In Baku itself, visitors and residents would have barely known that Eurovision was coming, were it not for the fact that the name and this year's curious slogan "Light Your Fire" was plastered on every available bit of space. Taxis, buses, shops windows, sides of buildings - pretty much anything with a spare inch or two was covered in excitable Eurovision regalia months before the first guests arrived.

Just to underline Azerbaijan's clear pleasure at playing host and having the chance to show-off its city's new oil wealth-enhanced skyline to hundreds of millions across the globe, a venue was built in record time especially for the occasion. However, even the Baku Crystal Hall, the impressive 23,000-capacity concertina-shaped stadium on the edge of the Caspian Sea, came with controversies. Allegations arose that there had been forced evictions to make way for this sparkling palace to Eurovision.

In the end, the result proved to be the least controversial element of Baku 2012, with the runaway favourite, Sweden's Loreen, singing the Euro-trance anthemic Euphoria, racing to a considerable victory.

The heavy-fringed Loreen topped a classic Eurovision list of musical curiosities, a sounds-and-lights extravaganza that rarely broke away from the normal box ticks of "painfully cheesy", "excessive use of wind machine" and "weird".

Her closest rivals were the bizarre Buranova Babushkas, a six-strong unit of diminutive Russian grannies inviting the audience to a Party for Everyone, a party that appeared to be a Europop-laced shindig involving baking bread in a fake oven in the middle of the stage (don't ask) and then swaying from side to side while offering toothy grins. Then there was Lithuania's song - Love Is Blind - sung by a guy who came on with an eye mask (blind, hey?), before ripping it off and demonstrating his new-found vision with several cartwheels and a bit of air guitar. Turkey - a rather popular entry - involved a trio of caped dancers (there are always caped dancers) forming a makeshift boat with their outfits, while Malta's eye-wincingly pop-tastic effort appeared to have required the entire world's output of hair gel for one three-minute performance. The lead singer was spotted still wearing his one solitary glove at the after party later on.

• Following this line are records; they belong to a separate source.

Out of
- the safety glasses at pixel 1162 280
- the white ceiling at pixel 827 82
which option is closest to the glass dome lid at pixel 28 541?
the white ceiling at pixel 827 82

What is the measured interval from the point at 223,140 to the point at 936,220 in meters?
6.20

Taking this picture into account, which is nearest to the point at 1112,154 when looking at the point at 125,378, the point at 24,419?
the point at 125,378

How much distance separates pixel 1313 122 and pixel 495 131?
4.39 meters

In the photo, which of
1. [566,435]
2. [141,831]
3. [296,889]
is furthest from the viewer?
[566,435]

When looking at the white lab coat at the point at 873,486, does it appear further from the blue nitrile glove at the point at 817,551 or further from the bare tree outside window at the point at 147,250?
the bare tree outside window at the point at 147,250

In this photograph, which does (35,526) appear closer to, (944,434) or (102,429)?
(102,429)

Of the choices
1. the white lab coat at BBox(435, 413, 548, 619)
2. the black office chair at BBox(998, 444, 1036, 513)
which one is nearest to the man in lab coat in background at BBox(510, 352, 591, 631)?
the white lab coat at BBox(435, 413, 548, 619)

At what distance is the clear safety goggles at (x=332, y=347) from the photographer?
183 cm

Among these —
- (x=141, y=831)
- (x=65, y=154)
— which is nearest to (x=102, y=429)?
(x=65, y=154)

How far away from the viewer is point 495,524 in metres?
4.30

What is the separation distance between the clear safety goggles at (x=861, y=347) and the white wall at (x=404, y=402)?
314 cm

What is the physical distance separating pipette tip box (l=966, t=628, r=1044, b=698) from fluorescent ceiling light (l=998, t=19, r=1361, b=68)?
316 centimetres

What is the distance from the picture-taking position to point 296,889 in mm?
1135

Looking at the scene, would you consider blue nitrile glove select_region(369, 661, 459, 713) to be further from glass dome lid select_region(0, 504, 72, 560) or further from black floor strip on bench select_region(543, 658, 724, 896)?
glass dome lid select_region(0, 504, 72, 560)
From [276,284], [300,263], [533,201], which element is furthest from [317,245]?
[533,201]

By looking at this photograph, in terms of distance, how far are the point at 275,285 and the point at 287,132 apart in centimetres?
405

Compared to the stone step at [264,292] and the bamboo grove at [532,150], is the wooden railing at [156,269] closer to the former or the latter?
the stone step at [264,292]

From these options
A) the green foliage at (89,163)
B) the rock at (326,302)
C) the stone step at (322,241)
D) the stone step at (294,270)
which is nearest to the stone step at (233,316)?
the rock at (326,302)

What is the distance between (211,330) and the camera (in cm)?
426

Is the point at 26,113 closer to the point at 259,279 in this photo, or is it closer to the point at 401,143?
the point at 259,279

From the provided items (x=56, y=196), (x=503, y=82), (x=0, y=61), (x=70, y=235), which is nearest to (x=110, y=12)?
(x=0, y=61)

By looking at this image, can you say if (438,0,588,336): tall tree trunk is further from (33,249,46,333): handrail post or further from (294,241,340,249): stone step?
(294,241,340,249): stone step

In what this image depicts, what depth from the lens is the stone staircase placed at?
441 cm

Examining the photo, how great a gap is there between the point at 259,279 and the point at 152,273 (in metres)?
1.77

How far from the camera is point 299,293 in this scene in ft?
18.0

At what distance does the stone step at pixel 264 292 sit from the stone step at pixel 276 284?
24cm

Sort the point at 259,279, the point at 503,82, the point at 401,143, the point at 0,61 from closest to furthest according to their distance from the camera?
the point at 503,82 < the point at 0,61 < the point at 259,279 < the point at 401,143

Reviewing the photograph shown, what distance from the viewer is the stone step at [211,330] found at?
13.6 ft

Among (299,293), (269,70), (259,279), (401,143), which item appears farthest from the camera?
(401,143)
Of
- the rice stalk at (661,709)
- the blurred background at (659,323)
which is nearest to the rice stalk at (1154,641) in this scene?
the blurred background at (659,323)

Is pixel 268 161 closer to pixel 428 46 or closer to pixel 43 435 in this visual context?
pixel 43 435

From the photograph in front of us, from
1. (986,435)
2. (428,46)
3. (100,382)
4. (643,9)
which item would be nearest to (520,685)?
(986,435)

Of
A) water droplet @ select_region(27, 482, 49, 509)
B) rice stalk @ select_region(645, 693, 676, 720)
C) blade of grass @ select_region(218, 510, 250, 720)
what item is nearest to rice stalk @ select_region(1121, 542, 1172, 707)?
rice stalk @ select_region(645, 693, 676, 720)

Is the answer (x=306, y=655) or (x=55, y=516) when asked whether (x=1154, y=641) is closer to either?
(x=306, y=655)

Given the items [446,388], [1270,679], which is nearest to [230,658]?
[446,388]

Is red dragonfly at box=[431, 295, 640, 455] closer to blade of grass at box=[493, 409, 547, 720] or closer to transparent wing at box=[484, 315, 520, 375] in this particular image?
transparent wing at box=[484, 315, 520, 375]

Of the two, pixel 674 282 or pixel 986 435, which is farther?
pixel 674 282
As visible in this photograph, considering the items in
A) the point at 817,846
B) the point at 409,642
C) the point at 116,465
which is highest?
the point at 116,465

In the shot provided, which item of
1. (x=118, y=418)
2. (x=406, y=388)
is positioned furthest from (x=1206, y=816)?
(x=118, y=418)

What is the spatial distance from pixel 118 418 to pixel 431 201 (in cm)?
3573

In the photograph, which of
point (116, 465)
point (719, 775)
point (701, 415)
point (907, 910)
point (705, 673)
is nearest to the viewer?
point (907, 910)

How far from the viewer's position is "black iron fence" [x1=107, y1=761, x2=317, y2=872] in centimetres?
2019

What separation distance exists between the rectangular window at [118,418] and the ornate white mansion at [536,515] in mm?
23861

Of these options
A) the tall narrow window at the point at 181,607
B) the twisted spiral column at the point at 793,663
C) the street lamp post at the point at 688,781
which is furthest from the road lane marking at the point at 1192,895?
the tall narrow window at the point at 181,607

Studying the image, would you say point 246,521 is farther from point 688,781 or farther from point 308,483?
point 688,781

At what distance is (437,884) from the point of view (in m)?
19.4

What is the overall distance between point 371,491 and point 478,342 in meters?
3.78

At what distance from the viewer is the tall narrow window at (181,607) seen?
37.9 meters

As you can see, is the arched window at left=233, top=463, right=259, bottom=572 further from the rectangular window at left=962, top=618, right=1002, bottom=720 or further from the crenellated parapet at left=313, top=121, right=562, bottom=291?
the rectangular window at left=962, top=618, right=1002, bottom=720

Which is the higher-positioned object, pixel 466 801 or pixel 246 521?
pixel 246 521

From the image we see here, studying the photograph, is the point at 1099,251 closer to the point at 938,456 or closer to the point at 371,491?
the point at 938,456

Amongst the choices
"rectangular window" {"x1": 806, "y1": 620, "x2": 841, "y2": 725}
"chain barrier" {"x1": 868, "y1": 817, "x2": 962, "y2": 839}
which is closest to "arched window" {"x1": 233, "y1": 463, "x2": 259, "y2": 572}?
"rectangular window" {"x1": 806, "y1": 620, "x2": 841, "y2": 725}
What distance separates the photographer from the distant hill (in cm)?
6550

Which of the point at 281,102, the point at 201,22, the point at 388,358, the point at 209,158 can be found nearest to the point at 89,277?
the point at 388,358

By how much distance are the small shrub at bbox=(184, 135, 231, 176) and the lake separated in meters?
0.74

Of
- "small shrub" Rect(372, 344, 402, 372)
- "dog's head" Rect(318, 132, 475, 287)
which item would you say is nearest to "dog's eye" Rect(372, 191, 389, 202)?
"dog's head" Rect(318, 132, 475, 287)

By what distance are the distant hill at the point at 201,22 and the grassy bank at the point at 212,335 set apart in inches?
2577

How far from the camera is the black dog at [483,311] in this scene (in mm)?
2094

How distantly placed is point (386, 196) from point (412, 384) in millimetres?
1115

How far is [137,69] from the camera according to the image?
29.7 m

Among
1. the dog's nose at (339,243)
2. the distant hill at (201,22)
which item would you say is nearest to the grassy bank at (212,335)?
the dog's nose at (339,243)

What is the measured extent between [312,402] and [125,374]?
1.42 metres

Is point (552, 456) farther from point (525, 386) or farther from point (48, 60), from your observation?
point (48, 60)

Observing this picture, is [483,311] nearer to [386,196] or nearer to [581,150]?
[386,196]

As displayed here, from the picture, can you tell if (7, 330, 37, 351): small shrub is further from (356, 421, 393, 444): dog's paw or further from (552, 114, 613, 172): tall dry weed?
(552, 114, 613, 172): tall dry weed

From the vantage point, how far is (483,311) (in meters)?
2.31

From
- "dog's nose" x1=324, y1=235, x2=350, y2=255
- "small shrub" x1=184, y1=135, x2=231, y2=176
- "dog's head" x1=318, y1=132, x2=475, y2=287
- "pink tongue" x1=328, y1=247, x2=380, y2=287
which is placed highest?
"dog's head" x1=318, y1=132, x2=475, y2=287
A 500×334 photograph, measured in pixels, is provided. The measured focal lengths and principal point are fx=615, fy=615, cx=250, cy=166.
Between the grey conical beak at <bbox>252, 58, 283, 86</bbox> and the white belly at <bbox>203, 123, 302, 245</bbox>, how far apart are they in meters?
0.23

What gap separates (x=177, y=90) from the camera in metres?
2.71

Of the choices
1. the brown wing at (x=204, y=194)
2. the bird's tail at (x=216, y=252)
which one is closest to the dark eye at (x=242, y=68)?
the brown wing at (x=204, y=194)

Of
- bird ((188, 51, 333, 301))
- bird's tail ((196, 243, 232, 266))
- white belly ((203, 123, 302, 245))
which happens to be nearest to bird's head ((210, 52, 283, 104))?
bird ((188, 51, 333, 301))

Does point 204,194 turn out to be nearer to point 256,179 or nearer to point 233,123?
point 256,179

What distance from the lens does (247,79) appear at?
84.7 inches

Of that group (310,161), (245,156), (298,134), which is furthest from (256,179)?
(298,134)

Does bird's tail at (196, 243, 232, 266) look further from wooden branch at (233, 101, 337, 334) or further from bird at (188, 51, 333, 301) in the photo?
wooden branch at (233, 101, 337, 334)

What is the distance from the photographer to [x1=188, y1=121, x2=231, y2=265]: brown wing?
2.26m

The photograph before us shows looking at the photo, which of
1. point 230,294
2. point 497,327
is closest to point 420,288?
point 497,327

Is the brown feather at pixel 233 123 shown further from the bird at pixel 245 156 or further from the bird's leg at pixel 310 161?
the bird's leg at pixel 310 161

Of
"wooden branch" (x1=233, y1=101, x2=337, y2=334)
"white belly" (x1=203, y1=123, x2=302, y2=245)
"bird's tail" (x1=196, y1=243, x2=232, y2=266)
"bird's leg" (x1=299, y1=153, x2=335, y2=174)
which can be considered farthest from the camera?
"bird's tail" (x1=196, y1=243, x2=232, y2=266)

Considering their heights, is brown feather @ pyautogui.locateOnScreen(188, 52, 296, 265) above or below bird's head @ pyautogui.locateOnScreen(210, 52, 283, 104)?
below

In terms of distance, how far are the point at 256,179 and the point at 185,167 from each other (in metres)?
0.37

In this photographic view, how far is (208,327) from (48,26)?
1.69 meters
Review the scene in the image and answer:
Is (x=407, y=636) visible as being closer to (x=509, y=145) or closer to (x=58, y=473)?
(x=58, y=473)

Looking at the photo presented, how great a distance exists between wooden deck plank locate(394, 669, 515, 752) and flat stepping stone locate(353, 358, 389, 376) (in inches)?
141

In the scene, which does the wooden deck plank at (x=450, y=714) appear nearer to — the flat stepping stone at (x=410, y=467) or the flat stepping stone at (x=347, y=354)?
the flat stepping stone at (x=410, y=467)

A special mention should probably go to Ireland's identical twin jokesters Jedward, who made up for their complete lack of coordination or musical ability with a pair of impressive Elizabethan-style tin man suits. Their song, Waterline, saw a shower added to the centre of the stage, into which they jumped during the song's rousing climax - a move that surely risked some serious costume rust.

The UK hoped to bring home a victory having roped in the 73-year-old crooning legend Engelbert Humperdinck, a man who has been going almost as long as Eurovision itself. However, The Hump's Love Will Set You Free failed to capture the voters' hearts, possibly because it came first, or maybe simply because it was quite a forgettable song.

Having started at midnight in Baku for the western European audiences, it wasn't until way past three in the morning before the competition winners were announced and the Eurovision faithful could trudge back to their homes, hotels or the official after party in the appropriately named Euroclub.

As attention turns to Stockholm for next year (thankfully a far less controversial location), one question remained on the lips of anyone with a pair of ears. How could Albania, whose song seemed to largely consist of a woman shrieking in agony, come fifth?